Or, les élections américaines, qu’elles soient présidentielles ou de mi-mandat, ne sont jamais des événements purement locaux. Elles influencent la fiscalité, la régulation des grandes entreprises, la politique commerciale, les dépenses publiques, la politique industrielle, et donc directement les marchés financiers du monde entier. La Chambre des représentants comme le Senat sont dans un équilibre précaire et les clivages idéologiques sont très profonds. Le consommateur américain est très important pour la croissance américaine et ce sont aussi des électeurs. Ceux qui ne profitent pas de Wall Street commencent à envoyer des signaux de déception notamment après le shutdown et aussi la hausse des prix des éléments de base d’où d’ailleurs la décision du Président Trump de faire machine arrière sur les tariffs de produits de base comme le café, la viande, les bananes, etc… Prétendre, dans ce contexte, définir un chemin central, stable et peu contestable pour l’économie américaine serait illusoire.

Les actions américaines sont-elles vraiment surévaluées ? Comment comparer la situation actuelle avec celle de la bulle Internet des années 2000 ?
La question de la surévaluation des actions américaines divise profondément le monde de l’investissement. D’un côté, de nombreux investisseurs et institutions considèrent que les niveaux de valorisation atteints par certaines grandes valeurs, et par le marché dans son ensemble, sont excessifs. Ils se basent sur des indicateurs historiques comme le ratio cours sur bénéfices moyen, la capitalisation totale rapportée au produit intérieur brut, la prime de risque actions, et constatent que l’on se situe à des niveaux qui rappellent des périodes comme la bulle Internet.

La question de la surévaluation des actions américaines divise profondément le monde de l’investissement.

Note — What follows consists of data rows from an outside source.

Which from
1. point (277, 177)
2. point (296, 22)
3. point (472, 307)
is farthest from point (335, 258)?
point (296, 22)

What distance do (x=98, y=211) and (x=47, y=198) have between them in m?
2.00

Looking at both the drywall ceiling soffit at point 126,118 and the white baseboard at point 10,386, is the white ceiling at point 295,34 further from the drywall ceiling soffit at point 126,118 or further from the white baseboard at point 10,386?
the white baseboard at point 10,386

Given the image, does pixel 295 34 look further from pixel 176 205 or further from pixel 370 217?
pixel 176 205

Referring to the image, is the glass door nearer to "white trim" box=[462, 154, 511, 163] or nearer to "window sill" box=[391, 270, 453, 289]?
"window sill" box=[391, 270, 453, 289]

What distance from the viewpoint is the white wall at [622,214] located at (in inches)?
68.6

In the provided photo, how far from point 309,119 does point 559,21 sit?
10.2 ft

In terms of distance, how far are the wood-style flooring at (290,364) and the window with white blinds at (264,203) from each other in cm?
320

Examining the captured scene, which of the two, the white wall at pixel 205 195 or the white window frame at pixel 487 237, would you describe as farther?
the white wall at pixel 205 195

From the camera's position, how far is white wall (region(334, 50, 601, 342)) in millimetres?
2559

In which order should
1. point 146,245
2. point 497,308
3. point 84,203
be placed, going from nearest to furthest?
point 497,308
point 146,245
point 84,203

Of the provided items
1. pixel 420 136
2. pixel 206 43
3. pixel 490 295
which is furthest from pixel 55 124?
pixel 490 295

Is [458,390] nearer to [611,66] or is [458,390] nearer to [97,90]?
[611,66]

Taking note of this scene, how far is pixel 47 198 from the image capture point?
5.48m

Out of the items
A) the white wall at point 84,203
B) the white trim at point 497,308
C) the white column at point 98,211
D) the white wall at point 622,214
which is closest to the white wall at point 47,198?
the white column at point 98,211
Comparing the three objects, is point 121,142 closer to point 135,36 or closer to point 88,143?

Selon eux, il est très difficile d’imaginer que ces niveaux puissent encore se prolonger longtemps sans correction. De l’autre côté, certains affirment que la comparaison avec les années 2000 est trompeuse. À l’époque de la bulle Internet, de nombreuses sociétés étaient très endettées ou peu rentables, et souvent basées sur des promesses plus que sur des modèles économiques éprouvés. Aujourd’hui, les grandes entreprises de la technologie et de l’intelligence artificielle disposent de trésors de guerre en liquidités, de marges élevées et de positions dominantes. Elles sont donc, selon ce camp, beaucoup plus solides que les sociétés de la bulle Internet. On se retrouve ainsi, là encore, avec deux lectures opposées. La première dit en substance que, quelles que soient les différences structurelles, les niveaux atteints sont dangereux et prémices d’un excès. La seconde répond que nous sommes entrés dans une nouvelle ère, avec des entreprises d’une nature différente, ce qui justifierait de revoir les repères habituels.

Les particuliers américains jouent un rôle particulier dans cette dynamique boursière…
Oui, les particuliers américains ont pris une place de plus en plus importante dans la dynamique boursière récente. Grâce aux plateformes de courtage à faible coût et aux produits à effet de levier, ils disposent aujourd’hui d’un pouvoir d’action considérable, parfois supérieur, sur certaines valeurs, à celui des investisseurs institutionnels classiques. Leur comportement est souvent différent de celui des professionnels. Eux se soucient moins des métriques traditionnelles de valorisation. Ils raisonnent davantage en termes de symboles et d’icônes. Ils achètent par exemple telle ou telle grande valeur technologique parce qu’elle incarne à leurs yeux le futur, l’innovation ou le génie d’un dirigeant charismatique, plus que pour le niveau exact de son ratio cours sur bénéfices. Comme ces valeurs sont très concentrées dans les grands indices, leurs achats massifs font monter mécaniquement la Bourse, parfois en déconnexion avec les données fondamentales. Cette attitude contribue à la hausse, mais aussi à la fragilité du marché. Car si, pour une raison ou une autre, le sentiment se retourne, ces mêmes particuliers peuvent vendre avec la même vigueur qu’ils ont achetée, amplifiant les mouvements à la baisse.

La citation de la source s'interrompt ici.